== Extract provided ==
<<<<
Shop Nourish
Get your feet wet at Eaton Canyon, a great trek for new hiker.

Get your feet wet at Eaton Canyon, a great trek for new hiker.

A Great Trek for The New Hiker

Hiking is defined as the activity of going for long walks, especially in the country or woods. Oftentimes people equate hiking only with hills and mountains. That can be a deterrent for many who are either afraid of heights or feel like their legs are not strong enough for anything higher than one foot. This is why Eaton Canyon is an amazing hike for the beginner. You get a taste of hiking elevations and you can feel fit and fabulous afterward. Not only will you get the experience of being in nature’s bliss, the trees and the water, but you get to finish the first leg of your hike at a waterfall. Depending on rainfall for the year, that waterfall can appear to be a flirty trickle or a wondrous roar.

Strategically Plan Crossings

Located in the city of Pasadena, Eaton Canyon is about a 1 mile stretch of wide, mostly flat and dirt trail. The elevation change goes up to 375 feet and is very doable. There are just a few spots that would appear challenging if climbing is out of the question for the hike. The stream can keep your company as it leads you to the waterfall. Early 2019 brought so much rain to California that getting to the waterfall without “getting your feet wet” was virtually impossible. The water can get up to thigh high depending on your height. The current can be pretty strong and there are areas where you have to strategically plan out your crossings.

The Trek is Not a Straight Path

My son and I recently visited Eaton Canyon and we challenged ourselves to get to the waterfall without getting wet. We didn’t make it pass the first stream, haha. He stands about 6′ 2″ and there were parts of the water that passed his knees as we crossed. 

What I enjoy most about this hike is having to navigate how to get from one side of the stream to the next. The trek is not a straight path. Doesn’t life feel like that sometimes? It sure does to me. Anything that helps me to shift my focus in a positive direction is such a treasure. Crossing rocks and logs over fairly fast moving water is a sure way to redirect my thoughts.

Like headstands, my entire being goes completely to holding my balance and in this case also finding the best ways to get to my destination. Mind, body and spirit become engulfed in one single moment – navigating. Even if the moment is fleeting as you put one foot in front of the other, at least for that moment, nothing else exists.

Some Info To Consider

Eaton Canyon can be very busy and patience will be needed as you traverse among a myriad of people. Keep in mind that everyone is seeking the same joy you will likely find if you immerse yourself in the moment.

Some helpful info you might to consider is:

If you enter the destination (1750 N Altadena Dr, Pasadena, CA 91107) on Google maps, it usually gives you an idea of what kind of traffic to expect. During daylight saving time (DST), you can get away with arriving at Eaton Canyon by 3pm. It takes about an hour to get to the waterfalls and about the same to get back out. Arriving at 3pm during DST gives you about 4 hours before the sun sets which is usually when the park closes.
>>>>
== Required work ==
Copy everything in the Eaton Canyon hiking piece from "What I enjoy" down to "redirect my thoughts.", substituting "gift" for "treasure".

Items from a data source
<<<<
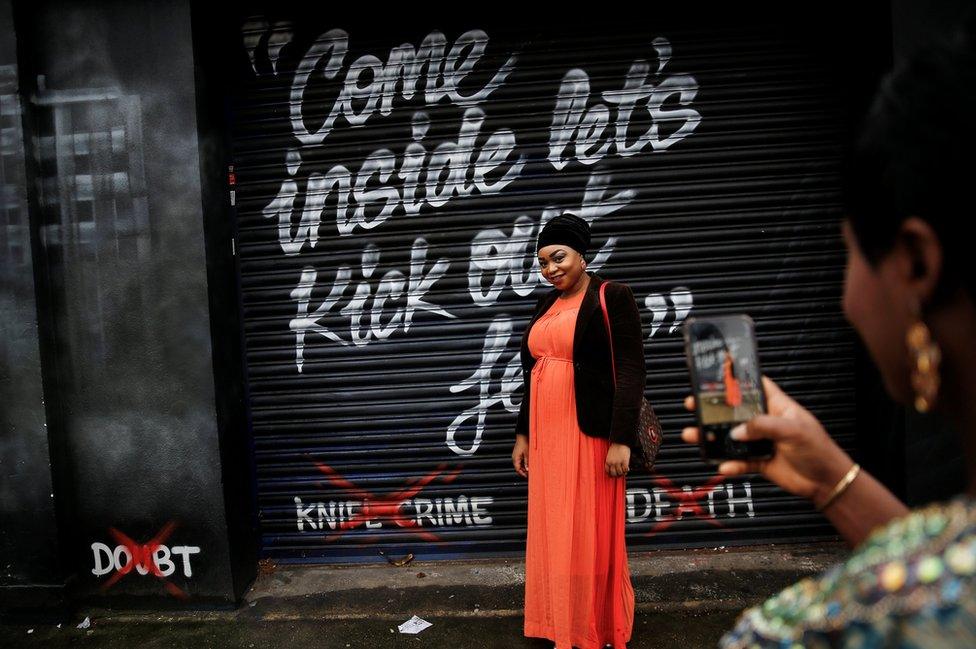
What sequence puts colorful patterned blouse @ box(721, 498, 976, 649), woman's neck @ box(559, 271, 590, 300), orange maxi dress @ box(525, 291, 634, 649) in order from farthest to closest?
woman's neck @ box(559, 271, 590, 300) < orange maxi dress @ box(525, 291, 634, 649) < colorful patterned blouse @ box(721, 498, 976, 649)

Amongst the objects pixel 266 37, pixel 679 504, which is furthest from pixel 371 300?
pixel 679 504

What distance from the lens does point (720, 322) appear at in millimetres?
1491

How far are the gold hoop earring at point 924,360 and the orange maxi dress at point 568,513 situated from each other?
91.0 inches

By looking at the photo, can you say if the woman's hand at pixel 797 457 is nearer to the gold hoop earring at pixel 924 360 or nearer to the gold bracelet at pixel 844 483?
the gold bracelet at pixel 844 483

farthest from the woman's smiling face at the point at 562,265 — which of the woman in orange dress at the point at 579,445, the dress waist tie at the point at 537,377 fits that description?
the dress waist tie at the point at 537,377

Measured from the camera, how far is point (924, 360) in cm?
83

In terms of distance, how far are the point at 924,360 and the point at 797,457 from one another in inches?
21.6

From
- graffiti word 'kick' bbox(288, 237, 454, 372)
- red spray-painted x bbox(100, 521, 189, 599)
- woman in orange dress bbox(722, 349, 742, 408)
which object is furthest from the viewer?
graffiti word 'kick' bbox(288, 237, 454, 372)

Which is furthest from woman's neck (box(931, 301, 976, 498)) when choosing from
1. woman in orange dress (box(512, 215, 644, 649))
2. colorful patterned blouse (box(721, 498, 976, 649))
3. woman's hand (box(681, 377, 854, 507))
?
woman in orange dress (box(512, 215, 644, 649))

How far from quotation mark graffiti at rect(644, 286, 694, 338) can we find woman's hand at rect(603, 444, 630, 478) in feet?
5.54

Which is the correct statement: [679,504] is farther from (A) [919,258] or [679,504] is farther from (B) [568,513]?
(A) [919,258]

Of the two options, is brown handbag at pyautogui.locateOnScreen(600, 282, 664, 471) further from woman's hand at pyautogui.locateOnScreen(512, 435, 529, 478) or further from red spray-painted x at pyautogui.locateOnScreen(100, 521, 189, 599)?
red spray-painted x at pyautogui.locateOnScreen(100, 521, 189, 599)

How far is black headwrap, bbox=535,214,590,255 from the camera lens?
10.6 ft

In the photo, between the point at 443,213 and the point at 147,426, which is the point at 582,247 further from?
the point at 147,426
>>>>
== Right answer ==
What I enjoy most about this hike is having to navigate how to get from one side of the stream to the next. The trek is not a straight path. Doesn’t life feel like that sometimes? It sure does to me. Anything that helps me to shift my focus in a positive direction is such a gift. Crossing rocks and logs over fairly fast moving water is a sure way to redirect my thoughts.